Do you know if anyone has tried to test the self-interested voter hypothesis experimentally?

Interesting. There's been a similar move in philosophy of late. There are several related blogs (google "experimental" philosophy), a recent article in the NYTimes: http://www.nytimes.com/2007/12/09/magazine/09wwln-idealab-t.html
and several (often quite strenuous) debates about the merits of the approach.

Another great post. Cheers

Jsalvati:
The closest thing I could find with a quick search was this:
Blais & Young, "Why do people vote? An experiment in rationality" Public Choice, 99, 39-55, 1999

The did an experiment in Canada, just prior to an election where they presented students with the rational voter model and the associated 'paradox'. They then tracked the number who did actually vote in the election, which apparently declined a small amount (7% vs. control I believe. This was apparently due to decreased sense of duty to vote, which was indirect effect since this was not mentioned in the intial presentation. Not sure if this really answers your question, but it was the best I could do for 30sec on Google Scholar.

Also, X-Phi gets a big thumbs up from me. For more, check out: http://experimentalphilosophy.typepad.com/

Actually, Andre Blais has written an entire book testing the different hypotheses associated with rational choice theory and turnout. Some of the work is experimental, some of it is surveys with student based populations. Its an interesting and rigorous piece of normal science.

If the question has to do with voter choice, then I'm not aware of any experiment that tests that. However, its likely because that's considered a basic assumption and therefore not fair game for testing per se.

My understanding of the reason that experimental economists don't rely on deception is that they are trying to establish a reputation for honesty. They want subjects to believe what they are told so that the experimenter can better interpret the subjects choices.

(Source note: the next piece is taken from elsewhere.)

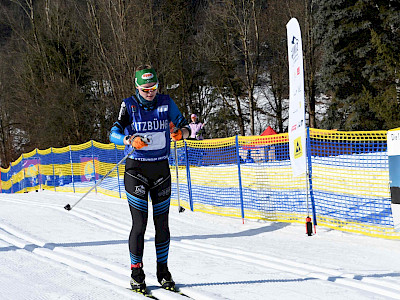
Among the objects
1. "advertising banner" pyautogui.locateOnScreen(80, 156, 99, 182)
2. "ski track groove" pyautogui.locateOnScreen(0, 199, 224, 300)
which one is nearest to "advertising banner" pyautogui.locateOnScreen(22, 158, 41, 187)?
"advertising banner" pyautogui.locateOnScreen(80, 156, 99, 182)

Say, for example, I want to find out if people play a game differently against a computer or another human. If tell you that you are playing a game against a human once and a computer once, but then I actually have you play against a computer both times, I worry that next time you come in the lab (or your friend comes in the lab) you won't believe me when I tell you one of the rounds is against another human.

Lying may make things easier for this one experiment, but the big concern is that it potentially contaminates all the other experiments. In a sense, by lying to their subjects, psychologists are imposing externalities on all the other human-experimental scientists.